*What needs to be done*
Reproduce each of the records below word for word, omitting the pictures.

*Excerpts from a spatial reasoning dataset*

::::::

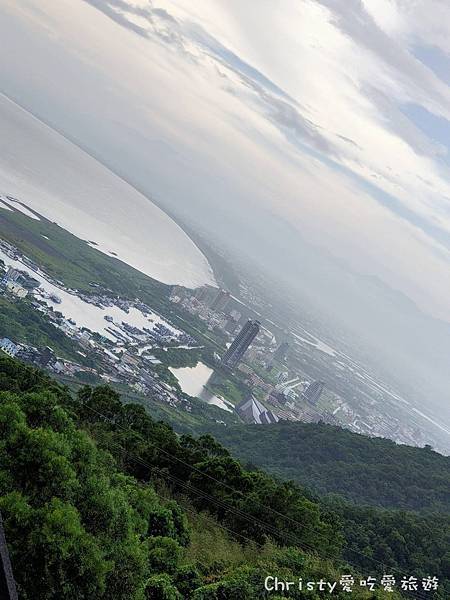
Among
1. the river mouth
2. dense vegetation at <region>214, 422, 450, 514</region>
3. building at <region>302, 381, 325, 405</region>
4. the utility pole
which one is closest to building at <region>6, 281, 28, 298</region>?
the river mouth

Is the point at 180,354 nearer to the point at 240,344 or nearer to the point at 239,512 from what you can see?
the point at 240,344

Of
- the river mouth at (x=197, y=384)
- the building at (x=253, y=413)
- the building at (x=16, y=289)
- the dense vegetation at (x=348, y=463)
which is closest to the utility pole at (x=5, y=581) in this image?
the dense vegetation at (x=348, y=463)

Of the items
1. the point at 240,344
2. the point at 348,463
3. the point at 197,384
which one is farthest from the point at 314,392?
the point at 348,463

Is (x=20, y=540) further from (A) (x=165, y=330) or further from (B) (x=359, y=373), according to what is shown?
(B) (x=359, y=373)

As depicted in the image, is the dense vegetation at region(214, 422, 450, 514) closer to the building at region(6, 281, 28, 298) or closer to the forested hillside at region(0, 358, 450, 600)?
the forested hillside at region(0, 358, 450, 600)

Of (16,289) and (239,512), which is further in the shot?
(16,289)

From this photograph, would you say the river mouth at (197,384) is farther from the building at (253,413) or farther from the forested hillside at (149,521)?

::::::

*Response below*
Among
1. the river mouth
2. dense vegetation at <region>214, 422, 450, 514</region>
3. building at <region>302, 381, 325, 405</region>
4. the utility pole
which one is closest to building at <region>6, 281, 28, 298</region>?
the river mouth

Is the point at 180,354 nearer to the point at 240,344 or nearer to the point at 239,512 from what you can see?
the point at 240,344

Of
- the river mouth at (x=197, y=384)
- the building at (x=253, y=413)
- the building at (x=16, y=289)
- the dense vegetation at (x=348, y=463)
which is closest to the utility pole at (x=5, y=581) in this image?
the dense vegetation at (x=348, y=463)

Of the items
1. the point at 240,344
2. the point at 348,463
3. the point at 197,384
which one is farthest from the point at 314,392?
the point at 348,463

Is (x=20, y=540) further from (A) (x=165, y=330) or further from (B) (x=359, y=373), according to what is shown?
(B) (x=359, y=373)

As depicted in the image, is the dense vegetation at region(214, 422, 450, 514) closer to the building at region(6, 281, 28, 298) or closer to the forested hillside at region(0, 358, 450, 600)?
the forested hillside at region(0, 358, 450, 600)

Of (16,289) and (239,512), which is further in the shot?
(16,289)

From this photograph, would you say the river mouth at (197,384) is farther from the building at (253,413) or farther from the forested hillside at (149,521)?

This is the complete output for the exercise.